TEXT PASSAGE ->
⁂
Investors here in Syracuse as elsewhere are searching for insights about which way to go with investments in the stock market during these times of erratic market conditions. Kathryn Glass of FoxBusiness News, http://www.foxbusiness.com, has raised an interest in Yahoo in her article “Yahoo! 3Q Results Top Estimates, 4Q View Disappoints”.
Glass has reported on Tuesday Yahoo! Inc. (NASDAQ:YHOO) posted better-than-expected third-quarter earnings-per-share. However, adjusted revenue was slightly less than estimated. The high tech company also forecasted fourth-quarter revenue that may be disappointing.
Fourth-quarter revenue was forecasted to be in the range of $1.4 billion to $1.53 billion by the search engine company. When taking into consideration adjustements to exclude traffic acquisition costs, Yahoo now foresees fourth-quarter revenue between $1.13 billion and $1.23 billion. According to a poll by Thomas Reuters this revenue forecast fell below analyst expectations as Wall Street had predicted revenue minus traffic acquisition costs of $1.26 billion.
Yahoo has reported net earnings of $396.1 million, or 29 cents a share, compared with last year’s third-quarter earnings of $186 million, or 13 cents a share. The firm posted earnings per share of 17 cents on an adjusted basis, up from last year’s non-GAAP earnings of 10 cents a share. Total revenue for Yahoo rose 2% to $1.6 billion, up from year-ago revenue of $1.58 billion. Revenue excluding traffic-acquisition costs has come to $1.12 billion, which is slightly beneath Wall Street’s expectations.
⁂
PROVIDED DATA ->
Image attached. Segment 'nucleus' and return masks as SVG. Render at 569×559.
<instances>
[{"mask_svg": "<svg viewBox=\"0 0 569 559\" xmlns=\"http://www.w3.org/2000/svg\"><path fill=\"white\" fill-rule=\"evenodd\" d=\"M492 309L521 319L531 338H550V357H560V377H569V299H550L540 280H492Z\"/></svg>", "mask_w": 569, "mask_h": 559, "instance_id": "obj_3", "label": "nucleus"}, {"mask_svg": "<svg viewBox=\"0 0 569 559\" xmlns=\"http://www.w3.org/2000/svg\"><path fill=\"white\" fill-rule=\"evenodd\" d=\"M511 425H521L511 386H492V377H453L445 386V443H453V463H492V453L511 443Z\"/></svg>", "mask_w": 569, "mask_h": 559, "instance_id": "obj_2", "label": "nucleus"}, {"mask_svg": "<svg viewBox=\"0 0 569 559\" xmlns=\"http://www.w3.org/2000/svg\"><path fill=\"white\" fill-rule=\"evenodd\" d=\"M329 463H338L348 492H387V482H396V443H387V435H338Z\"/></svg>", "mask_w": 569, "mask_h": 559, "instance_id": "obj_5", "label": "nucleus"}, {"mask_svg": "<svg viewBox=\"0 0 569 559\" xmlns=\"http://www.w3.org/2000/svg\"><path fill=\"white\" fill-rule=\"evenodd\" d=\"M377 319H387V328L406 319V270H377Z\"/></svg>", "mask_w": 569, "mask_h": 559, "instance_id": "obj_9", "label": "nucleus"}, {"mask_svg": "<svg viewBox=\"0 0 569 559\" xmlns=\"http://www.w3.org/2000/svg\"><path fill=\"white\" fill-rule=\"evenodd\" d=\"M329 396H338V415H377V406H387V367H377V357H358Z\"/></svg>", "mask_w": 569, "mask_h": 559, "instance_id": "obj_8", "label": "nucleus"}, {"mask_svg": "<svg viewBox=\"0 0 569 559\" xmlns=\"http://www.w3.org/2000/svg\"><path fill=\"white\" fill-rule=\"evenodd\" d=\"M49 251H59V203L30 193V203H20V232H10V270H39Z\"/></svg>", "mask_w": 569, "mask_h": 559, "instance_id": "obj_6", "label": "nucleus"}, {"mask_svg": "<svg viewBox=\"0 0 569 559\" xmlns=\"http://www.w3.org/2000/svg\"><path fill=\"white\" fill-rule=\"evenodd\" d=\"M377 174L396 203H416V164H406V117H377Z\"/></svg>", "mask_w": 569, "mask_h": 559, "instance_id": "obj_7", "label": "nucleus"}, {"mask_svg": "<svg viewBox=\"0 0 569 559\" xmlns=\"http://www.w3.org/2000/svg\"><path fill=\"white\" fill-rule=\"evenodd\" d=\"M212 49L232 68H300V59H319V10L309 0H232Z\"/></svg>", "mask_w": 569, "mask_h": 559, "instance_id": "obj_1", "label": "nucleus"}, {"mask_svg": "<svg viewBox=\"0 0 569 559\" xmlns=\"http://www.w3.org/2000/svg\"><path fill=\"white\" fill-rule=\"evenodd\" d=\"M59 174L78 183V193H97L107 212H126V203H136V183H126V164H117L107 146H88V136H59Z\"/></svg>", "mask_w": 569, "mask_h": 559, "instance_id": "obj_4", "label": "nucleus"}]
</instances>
⁂
EXERCISE TASKS ->
a – Write out the passage of the Yahoo earnings report between "Glass has reported" and "may be disappointing.", inclusive.
b – Continue the Yahoo earnings report from its final sentence.
The listing was drawn from an unrelated source.

RESPONSES TO THE EXERCISE ->
a –
Glass has reported on Tuesday Yahoo! Inc. (NASDAQ:YHOO) posted better-than-expected third-quarter earnings-per-share. However, adjusted revenue was slightly less than estimated. The high tech company also forecasted fourth-quarter revenue that may be disappointing.

b –
Analysts were predicting earnings of 15 cents a share on revenue of $1.13 billion. Carol Betz, president and CEO of Yahoo has said in a statement “We’ve made substantial progress this year toward executing our strategies for enhancing profitability and resuming revenue growth. Margins are expanding; owned and operated display advertising is up 18% so far this year; product rollouts are accelerating thanks to modernization of our underlying platforms; and we continue to implement our search alliance with Microsoft on schedule.”
Bartz has gone on to tout the company’s shedding non-core assets and adding of strategic acquisitions such as Associated Content and Citizen Sports, while pursuing partnerships with Facebook, Twitter, and Zynga. Shares of Yahoo fell 2.7% in Tuesday’s trading session. The stock was reported to be up about a penny in after-hours trading.
Kathryn Glass offers a report which may raise investor interest in Yahoo here in Syracuse and elsewhere due to continued impressive revenue and growth of the firm in spite of some mild disappointing slow downs during this time of erratic market conditions.